The pedestrian phase will start at the moment all three of these conditions are fulfilled:
- the pedestrian push button has been pressed since the end of the last pedestrian phase
- the "Maximum Traffic Green Timer" has expired
- the detectors indicate that a pedestrian is still waiting to cross

The "Maximum Traffic Green Timer" is started either when the pedestrian push button is pressed or when the traffic signals first turn green after the previous pedestrian phase. The latter arrangement is termed the "pre-timed Maximum Facility".

===Concerns===
Concerns have been expressed that puffin crossings may be less safe than pelican crossings due to the nearside indicator not being visible while crossing, and being at a different focal length, reducing traffic awareness. The indicator box itself also blocks the view of the road completely for shorter pedestrians due to being installed at head height. However, a 2005 study commissioned by the DfT found that Puffins were safer than Pelican crossings with fewer pedestrian accidents and fewer involving cars. The executive director for the Parliamentary Advisory Council for Transport Safety said that using too many different kinds of crossings in a particular area can lead to confusion among pedestrians.

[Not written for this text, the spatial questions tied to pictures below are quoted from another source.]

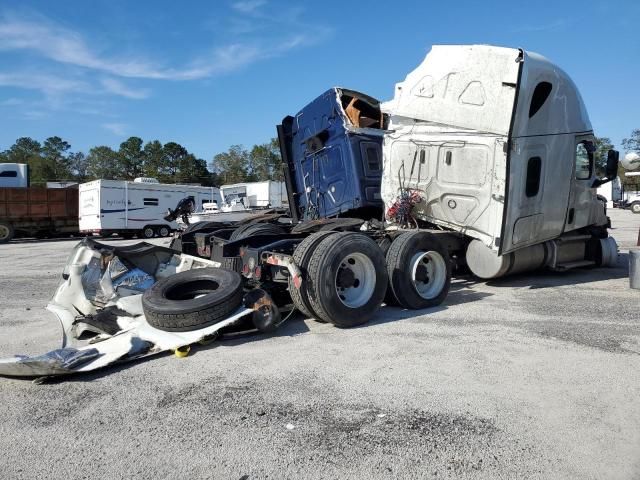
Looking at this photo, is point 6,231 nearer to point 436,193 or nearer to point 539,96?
point 436,193

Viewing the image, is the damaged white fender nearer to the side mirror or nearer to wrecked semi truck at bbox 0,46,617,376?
wrecked semi truck at bbox 0,46,617,376

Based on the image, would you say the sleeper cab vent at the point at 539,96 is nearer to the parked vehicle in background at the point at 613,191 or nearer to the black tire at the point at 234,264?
the parked vehicle in background at the point at 613,191

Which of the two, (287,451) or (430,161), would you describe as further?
(430,161)

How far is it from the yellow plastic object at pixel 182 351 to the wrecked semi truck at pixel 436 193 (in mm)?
1231

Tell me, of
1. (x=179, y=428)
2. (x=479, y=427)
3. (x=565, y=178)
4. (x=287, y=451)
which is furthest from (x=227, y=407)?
(x=565, y=178)

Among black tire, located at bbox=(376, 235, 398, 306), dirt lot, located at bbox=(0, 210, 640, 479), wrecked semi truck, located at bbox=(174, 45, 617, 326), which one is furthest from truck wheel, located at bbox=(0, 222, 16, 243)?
black tire, located at bbox=(376, 235, 398, 306)

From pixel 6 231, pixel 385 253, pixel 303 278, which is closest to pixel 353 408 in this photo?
pixel 303 278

In 2014, Transport for London announced that they would stop installing puffins, saying that "Pedestrians have previously indicated to us that they dislike the uncertainty of not knowing whether the 'green man' is still lit once they have started crossing, which happens with nearside signals." Birmingham City Council also said that year that they would not be installing low level indicators at busy city centre crossings, expressing concern that the pedestrian indicator could be obscured by crowds.